Now I can actually make the decision, to tweet, or not to tweet, and also update the persistent data if I do schedule the tweet.

$toPost = [];
if ( intdiv($wdEdits, 1000000) > intdiv($data['wdEdits'], 1000000) ) {
    $roundNumber = floor($wdEdits/1000000)*1000000;
    $formatted = number_format($roundNumber);
    $toPost[] = <<<TWEET
    Wikidata now has over ${formatted} edits!
    You can find the milestone edit here https://www.wikidata.org/w/index.php?diff=${roundNumber}
    TWEET;
    $data['wdEdits'] = $wdEdits;
}Code language: PHP (php)

And then if a tweet was generated, send it!

$tw = new Twitter(
    TwitterConf::fromLaravelConfiguration(
        require_once __DIR__ . '/vendor/atymic/twitter/config/twitter.php'
        )
);
foreach( $toPost as $tweetText ) {
    echo "Tweeting: ${tweetText}" . PHP_EOL;
    $tw->postTweet([ 
'status' => $tweetText
 ]);
}Code language: PHP (php)

Finally I can store any changed data before the next run.

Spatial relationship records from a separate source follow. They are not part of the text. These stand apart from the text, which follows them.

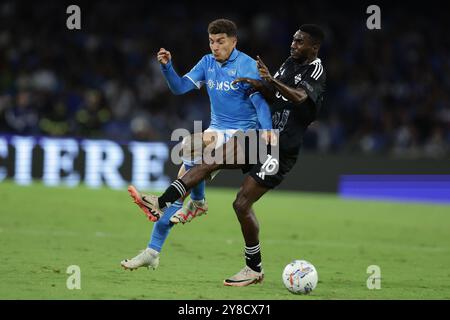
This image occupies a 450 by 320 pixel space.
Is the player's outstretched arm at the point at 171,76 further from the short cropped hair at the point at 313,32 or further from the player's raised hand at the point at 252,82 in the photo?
the short cropped hair at the point at 313,32

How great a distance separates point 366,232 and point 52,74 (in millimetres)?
11436

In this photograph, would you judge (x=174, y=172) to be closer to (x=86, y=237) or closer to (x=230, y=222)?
(x=230, y=222)

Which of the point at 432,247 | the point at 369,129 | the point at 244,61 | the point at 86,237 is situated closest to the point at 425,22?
the point at 369,129

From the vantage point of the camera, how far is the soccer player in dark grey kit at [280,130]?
29.2 ft

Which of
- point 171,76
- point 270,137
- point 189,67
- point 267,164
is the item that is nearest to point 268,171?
point 267,164

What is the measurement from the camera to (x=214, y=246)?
12523mm

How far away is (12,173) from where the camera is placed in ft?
65.2

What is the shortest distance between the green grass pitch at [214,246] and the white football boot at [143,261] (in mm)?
129

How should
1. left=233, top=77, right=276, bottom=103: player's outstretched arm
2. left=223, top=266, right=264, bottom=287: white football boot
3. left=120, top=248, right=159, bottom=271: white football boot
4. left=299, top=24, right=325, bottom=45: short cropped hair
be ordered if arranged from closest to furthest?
left=233, top=77, right=276, bottom=103: player's outstretched arm → left=223, top=266, right=264, bottom=287: white football boot → left=299, top=24, right=325, bottom=45: short cropped hair → left=120, top=248, right=159, bottom=271: white football boot

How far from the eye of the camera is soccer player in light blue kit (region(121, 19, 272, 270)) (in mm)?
8984

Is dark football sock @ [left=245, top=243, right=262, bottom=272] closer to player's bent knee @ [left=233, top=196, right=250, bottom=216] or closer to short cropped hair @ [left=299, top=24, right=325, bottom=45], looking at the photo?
player's bent knee @ [left=233, top=196, right=250, bottom=216]

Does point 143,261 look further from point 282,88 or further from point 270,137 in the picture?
point 282,88

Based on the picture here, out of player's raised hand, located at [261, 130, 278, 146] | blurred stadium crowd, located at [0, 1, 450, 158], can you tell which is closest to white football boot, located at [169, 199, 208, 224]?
player's raised hand, located at [261, 130, 278, 146]

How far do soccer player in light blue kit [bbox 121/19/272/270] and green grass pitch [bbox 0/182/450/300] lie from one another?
0.63 m
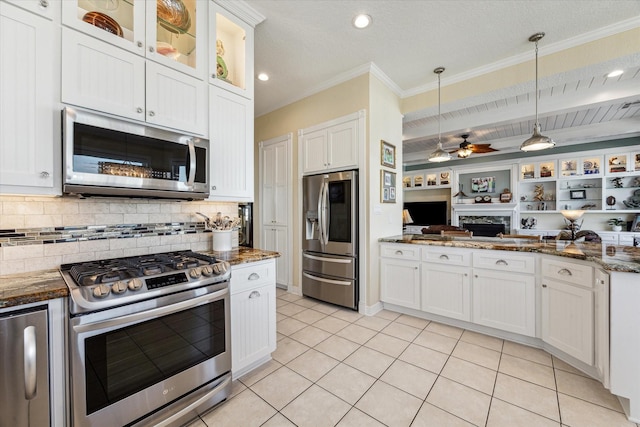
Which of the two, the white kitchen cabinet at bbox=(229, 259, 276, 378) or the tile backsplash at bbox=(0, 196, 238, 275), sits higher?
the tile backsplash at bbox=(0, 196, 238, 275)

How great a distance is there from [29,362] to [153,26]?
1.99 m

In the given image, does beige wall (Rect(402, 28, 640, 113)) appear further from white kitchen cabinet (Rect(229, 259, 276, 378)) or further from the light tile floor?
white kitchen cabinet (Rect(229, 259, 276, 378))

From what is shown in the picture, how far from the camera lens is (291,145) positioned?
3861 millimetres

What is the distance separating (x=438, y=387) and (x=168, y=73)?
2.92 meters

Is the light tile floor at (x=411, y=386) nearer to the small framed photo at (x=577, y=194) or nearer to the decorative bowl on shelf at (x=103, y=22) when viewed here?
the decorative bowl on shelf at (x=103, y=22)

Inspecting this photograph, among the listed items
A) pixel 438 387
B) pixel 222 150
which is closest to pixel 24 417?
pixel 222 150

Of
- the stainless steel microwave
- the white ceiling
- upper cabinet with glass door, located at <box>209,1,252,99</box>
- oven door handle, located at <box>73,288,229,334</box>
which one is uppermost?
the white ceiling

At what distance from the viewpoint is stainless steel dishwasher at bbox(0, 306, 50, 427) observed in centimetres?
104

$store->request('PUT', '', [ 'body' => json_encode( $data ), 'headers' => [ 'content-type' => 'application/json; charset=utf-8' ] ]);Code language: PHP (php)

Result!

4) Deployment (Container)

So the Github Action doesn’t have to install the PHP composer dependencies every time it runs I decided to create a container image with the code and dependencies loaded.

This needed a tiny Dockerfile

FROM composer:2.0 as composer

WORKDIR /app/
COPY composer.* ./
# --ignore-platform-reqs as composer image uses PHP 8
RUN composer install --ignore-platform-reqs


FROM php:7.4

WORKDIR /app/
COPY . /app
COPY --from=composer /app/vendor /app/vendor

ENTRYPOINT [ "php" ]
CMD [ "run.php" ]Code language: PHP (php)

And a Github action workflow to build it. (Not included inline here as it is a bit long, and is just a modified example workflow).

The image listed under Github packages for the repository
Successful image build

5) Deployment (Cron)

In order to run the bot on Github actions I need to put all of the secrets needed for environment variables into the secret settings. I make sure of an action to then add these secrets to a .env file which is read by docker when running the built image.

name: Bot Run
on:
  workflow_dispatch:
  schedule:
    - cron: '30 * * * *'  # At minute 30 (once an hour)

jobs:
  run:
    runs-on: ubuntu-latest
    steps:

    - name: Make envfile
      uses: SpicyPizza/create-envfile@v1
      with:
        envkey_JSONSTORAGE_KEY: ${{ secrets.JSONSTORAGE_KEY }}
        envkey_JSONSTORAGE_OBJECT: ${{ secrets.JSONSTORAGE_OBJECT }}
        envkey_TWITTER_ACCESS_TOKEN: ${{ secrets.TWITTER_ACCESS_TOKEN }}
        envkey_TWITTER_ACCESS_TOKEN_SECRET: ${{ secrets.TWITTER_ACCESS_TOKEN_SECRET }}
        envkey_TWITTER_CONSUMER_KEY: ${{ secrets.TWITTER_CONSUMER_KEY }}
        envkey_TWITTER_CONSUMER_SECRET: ${{ secrets.TWITTER_CONSUMER_SECRET }}
        envkey_TWITTER_USER: ${{ secrets.TWITTER_USER }}
        file_name: .env

    - name: Log into registry
      run: echo "${{ secrets.GITHUB_TOKEN }}" | docker login docker.pkg.github.com -u ${{ github.actor }} --password-stdin

    - name: Pull the bot image
      run: docker pull docker.pkg.github.com/addshore/twitter-wikidatameter/bot:latest
    - name: Run the bot image
      run: docker run --rm --env-file .env docker.pkg.github.com/addshore/twitter-wikidatameter/bot:latestCode language: PHP (php)

And now the bot code should run every 30 minuites!

Result

I look forward to adding more tweets and refinements to this bot in the future.

There is already a request for Mastodon support and ideas for other milestones to add.